Fall is here at last and the summer months have gone away. Leaves turn color, chill winds creep into the air and nights.
This is the time for warmer clothes, hot meals, and hot drinks. And movies start to make a comeback, with the low point of summer releases giving way to the hype and excitement of upcoming releases.
And with the month of October, another month of horror films.
For this Halloween-time of year, the focus is going to be on the films that started it all, that laid the tracks for all the future horror and fight films of today.
‘Dracula’ is a story that has remained popular and enjoyed by legions of readers over the years. And that popularity has also been bolstered by the numerous cinema adaptations of Bram Stoker’s novel.
From the most current big-screen work to the 1922 German-Expressionist work Nosferatu, Count Dracula’s power extends across time and space.
As with every masterpiece of motion pictures, the story behind how it came to be is a fascinating one. The story of Dracula begins with Universal Studios head Carl Laemmle Jr. acquiring the rights to Dracula from Bram Stoker’s estate legally, learning from the mistake of Nosferatu. He was so certain of the bankability of the movie, wishing to make it on the same lavish scale as the 1923 hit Hunchback of Notre Dame or the 1925 spectacular The Phantom of the Opera.
Enter Tod Browning, the man who would go on to make Dracula a reality and bring the vampire lord to the Western cinema audience. In spite of working with a decent budget and constant interference from Universal executives, Browning took the Gothic horror novel and gave a proper face to Count Dracula. The face is that of Bela Lugosi, and will remain forever so in everyone’s hearts and minds.
Bela Lugosi is the man who, for many, will always be Dracula. No matter the years or other leading figures to don the fangs and cape/cloak, Bela was Dracula for generations of film-goers. In spite of his success portraying the Count on the stage for the Hamilton Deane, the road to the movie was difficult. With stiff competition from other leading men at the time and the dismissive attitude of Laemmle Jr., Bela lobbied hard to be the Count on the big screen. The crux of it all came when he was in Los Angeles with the stage show, thus allowing him to make a direct appeal. Coupled with his willing to take the low salary of $500 a week, Count Dracula had its vampire lord.
An interesting thing to pay attention to when watching Dracula is the style and performance of its cast. In early 2000, online film critic James Berardinelli reviewed the classic picture, and the following quote is his take on the cast’s work.
Outside of Lugosi, the acting in Dracula is pretty sad, with many of the performances looking like they belong in a silent production. Manners, who plays the one-dimensional John Harker, is wooden and unconvincing, and often appears to be standing around in scenes waiting for someone to direct him. His leading lady, Helen Chandler, is appealing to look at, but she’s not much more impressive than Manners. (Her work really looks bad when compared to that of Lupita Tovar, who played the role in the Spanish version.) For both actors, Dracula would be one of the high points of their careers. Several years later, Manners would quit acting in disgust. Meanwhile, Chandler’s problems with alcohol and drugs would drive her out of Hollywood altogether by the end of the ’30s.

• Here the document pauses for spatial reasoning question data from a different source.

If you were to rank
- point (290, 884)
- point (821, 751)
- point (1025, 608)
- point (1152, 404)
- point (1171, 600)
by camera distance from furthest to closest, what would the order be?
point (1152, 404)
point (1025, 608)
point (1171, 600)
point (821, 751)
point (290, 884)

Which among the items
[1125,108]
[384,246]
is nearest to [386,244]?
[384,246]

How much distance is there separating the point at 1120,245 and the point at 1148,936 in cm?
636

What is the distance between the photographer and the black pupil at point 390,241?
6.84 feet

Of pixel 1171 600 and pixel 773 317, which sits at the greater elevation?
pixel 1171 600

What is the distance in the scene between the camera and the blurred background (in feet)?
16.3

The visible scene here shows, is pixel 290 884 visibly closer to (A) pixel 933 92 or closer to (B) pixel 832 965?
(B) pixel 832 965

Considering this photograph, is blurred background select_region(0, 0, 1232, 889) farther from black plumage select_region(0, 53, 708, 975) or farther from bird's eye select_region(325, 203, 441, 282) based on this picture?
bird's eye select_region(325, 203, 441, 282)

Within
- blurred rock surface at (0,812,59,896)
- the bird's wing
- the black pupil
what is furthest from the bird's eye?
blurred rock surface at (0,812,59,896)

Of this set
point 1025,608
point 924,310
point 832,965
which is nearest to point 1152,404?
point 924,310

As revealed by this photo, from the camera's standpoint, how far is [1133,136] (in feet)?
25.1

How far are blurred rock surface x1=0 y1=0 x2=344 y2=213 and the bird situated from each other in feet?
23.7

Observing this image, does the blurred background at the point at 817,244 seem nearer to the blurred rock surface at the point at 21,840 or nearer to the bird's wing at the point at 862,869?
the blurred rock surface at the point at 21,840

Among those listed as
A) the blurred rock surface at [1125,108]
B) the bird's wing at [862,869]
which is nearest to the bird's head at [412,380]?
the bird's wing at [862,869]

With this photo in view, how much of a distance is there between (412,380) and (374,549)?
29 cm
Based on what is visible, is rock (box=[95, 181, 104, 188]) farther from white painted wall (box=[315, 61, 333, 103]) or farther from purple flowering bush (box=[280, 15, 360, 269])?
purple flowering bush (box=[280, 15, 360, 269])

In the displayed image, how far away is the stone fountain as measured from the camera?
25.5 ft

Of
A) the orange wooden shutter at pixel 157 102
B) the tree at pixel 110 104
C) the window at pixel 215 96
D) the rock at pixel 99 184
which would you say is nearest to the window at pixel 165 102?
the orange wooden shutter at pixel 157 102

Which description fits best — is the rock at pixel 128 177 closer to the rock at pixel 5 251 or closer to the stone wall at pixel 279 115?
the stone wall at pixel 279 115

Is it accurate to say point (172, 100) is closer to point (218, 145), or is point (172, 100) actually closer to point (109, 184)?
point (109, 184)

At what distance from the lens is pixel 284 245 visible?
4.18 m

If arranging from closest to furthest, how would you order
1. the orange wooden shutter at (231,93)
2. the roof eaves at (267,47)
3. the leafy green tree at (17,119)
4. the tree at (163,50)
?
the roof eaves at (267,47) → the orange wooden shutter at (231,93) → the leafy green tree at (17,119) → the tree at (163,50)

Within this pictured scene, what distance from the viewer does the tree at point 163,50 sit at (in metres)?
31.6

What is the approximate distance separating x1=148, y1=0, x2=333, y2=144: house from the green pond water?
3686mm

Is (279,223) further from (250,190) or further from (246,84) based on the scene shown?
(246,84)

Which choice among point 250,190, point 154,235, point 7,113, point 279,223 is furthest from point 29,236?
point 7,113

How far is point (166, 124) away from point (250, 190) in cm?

The ‘Spanish version’ that James refers to is the Spanish-language version of the movie, shot on the same sets at night, with a different cast and a Spanish-translation of the script. It opened a short time after Tod Browning’s piece and while both have their strengths and weaknesses, the English-language film will always be well-remembered for Bela Lugosi and his role as Count Dracula.
As with past ‘Cinema Sunday’ articles, normally there is a video embedded here on the creation of the subject matter. Sadly, no such video truly exists for Dracula. But there is something just as good. Take a moment to enjoy this half hour documentary on the history of Bram Stoker’s famous fiend and the path that lead to the 1931 horror classic.

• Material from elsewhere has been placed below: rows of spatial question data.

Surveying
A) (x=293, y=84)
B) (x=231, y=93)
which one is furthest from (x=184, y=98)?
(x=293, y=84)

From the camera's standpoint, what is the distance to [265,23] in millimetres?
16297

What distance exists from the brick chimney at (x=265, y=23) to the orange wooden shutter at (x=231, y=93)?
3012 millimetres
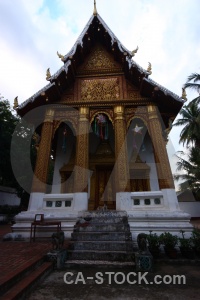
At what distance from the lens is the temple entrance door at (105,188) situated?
344 inches

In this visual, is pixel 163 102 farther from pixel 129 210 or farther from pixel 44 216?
pixel 44 216

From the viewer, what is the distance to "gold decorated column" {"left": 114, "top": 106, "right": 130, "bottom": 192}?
6828 millimetres

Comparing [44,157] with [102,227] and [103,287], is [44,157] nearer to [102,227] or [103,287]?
[102,227]


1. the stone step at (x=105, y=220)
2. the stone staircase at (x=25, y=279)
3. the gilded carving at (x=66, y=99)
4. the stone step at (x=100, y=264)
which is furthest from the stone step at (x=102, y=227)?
the gilded carving at (x=66, y=99)

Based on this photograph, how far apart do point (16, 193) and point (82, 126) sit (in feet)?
50.7

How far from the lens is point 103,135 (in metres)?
9.52

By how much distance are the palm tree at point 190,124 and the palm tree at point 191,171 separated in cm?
100

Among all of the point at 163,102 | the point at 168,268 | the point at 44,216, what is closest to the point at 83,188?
the point at 44,216

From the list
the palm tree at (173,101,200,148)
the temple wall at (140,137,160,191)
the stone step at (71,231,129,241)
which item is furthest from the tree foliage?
the stone step at (71,231,129,241)

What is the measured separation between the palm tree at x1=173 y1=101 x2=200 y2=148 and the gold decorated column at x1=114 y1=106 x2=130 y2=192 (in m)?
13.0

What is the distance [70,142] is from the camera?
9.96m

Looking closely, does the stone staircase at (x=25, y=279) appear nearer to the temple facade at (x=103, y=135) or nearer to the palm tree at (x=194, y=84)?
the temple facade at (x=103, y=135)

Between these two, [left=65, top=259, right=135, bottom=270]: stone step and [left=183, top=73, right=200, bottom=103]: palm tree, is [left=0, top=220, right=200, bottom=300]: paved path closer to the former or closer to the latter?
[left=65, top=259, right=135, bottom=270]: stone step

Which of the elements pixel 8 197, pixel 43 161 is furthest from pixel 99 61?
pixel 8 197
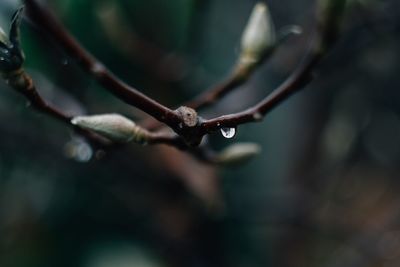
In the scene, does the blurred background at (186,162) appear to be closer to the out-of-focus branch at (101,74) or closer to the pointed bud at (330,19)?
the out-of-focus branch at (101,74)

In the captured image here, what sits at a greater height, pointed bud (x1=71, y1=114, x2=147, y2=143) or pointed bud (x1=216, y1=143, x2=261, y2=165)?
pointed bud (x1=216, y1=143, x2=261, y2=165)

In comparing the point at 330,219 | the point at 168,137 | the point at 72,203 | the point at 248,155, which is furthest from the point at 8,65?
the point at 330,219

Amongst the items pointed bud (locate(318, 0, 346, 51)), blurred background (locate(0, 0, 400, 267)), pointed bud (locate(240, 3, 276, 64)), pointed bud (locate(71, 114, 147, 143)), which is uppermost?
blurred background (locate(0, 0, 400, 267))

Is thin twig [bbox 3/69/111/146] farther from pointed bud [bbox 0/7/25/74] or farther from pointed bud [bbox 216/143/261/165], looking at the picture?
pointed bud [bbox 216/143/261/165]

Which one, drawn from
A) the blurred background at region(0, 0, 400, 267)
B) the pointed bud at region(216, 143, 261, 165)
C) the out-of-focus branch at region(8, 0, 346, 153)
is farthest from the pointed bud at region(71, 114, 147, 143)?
the blurred background at region(0, 0, 400, 267)

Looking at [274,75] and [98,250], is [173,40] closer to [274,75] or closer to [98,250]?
[274,75]

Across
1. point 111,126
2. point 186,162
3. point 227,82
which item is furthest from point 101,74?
point 186,162
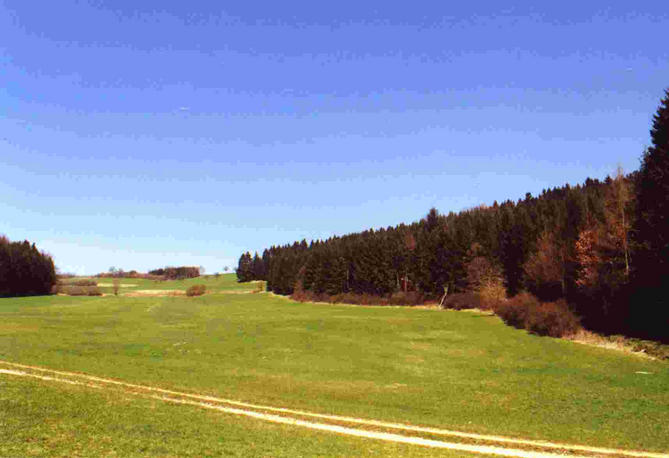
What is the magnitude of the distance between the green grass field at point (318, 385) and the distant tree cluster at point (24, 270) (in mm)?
93182

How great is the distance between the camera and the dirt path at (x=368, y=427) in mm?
17406

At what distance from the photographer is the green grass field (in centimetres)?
1504

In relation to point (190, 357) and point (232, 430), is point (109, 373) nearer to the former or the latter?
point (190, 357)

For every movie that comes along, as noted in previous ‘Cinema Sunday’ works, the response of both the critics and the public is key. To wit, its reverence and place in history especially horror films, speaks for how the public has received it. With the critics, here is an excerpt from Mordaunt Hall’s review of the movie for the New York Times upon its release.
Count Dracula, Bram Stoker’s human vampire, who has chilled the spines of book readers and playgoers, is now to be seen at the Roxy in a talking film directed by Tod Browning, who delights in such bloodcurdling stories. It is a production that evidently had the desired effect upon many in the audience yesterday afternoon, for there was a general outburst of applause when Dr. Van Helsing produced a little cross that caused the dreaded Dracula to fling his cloak over his head and make himself scarce.
To all who love fall, Halloween, and the many joys this time of year brings, may these reflections upon the horror greats of ages past be an enjoyable treat for you. May they add some color, flavor, and enjoyment to this season. And may they inspire you to take time from your day-to-day to kick back, relax, and delve once more into the stars and pictures that have been scaring and delighting audiences for generations and shall continue to do so.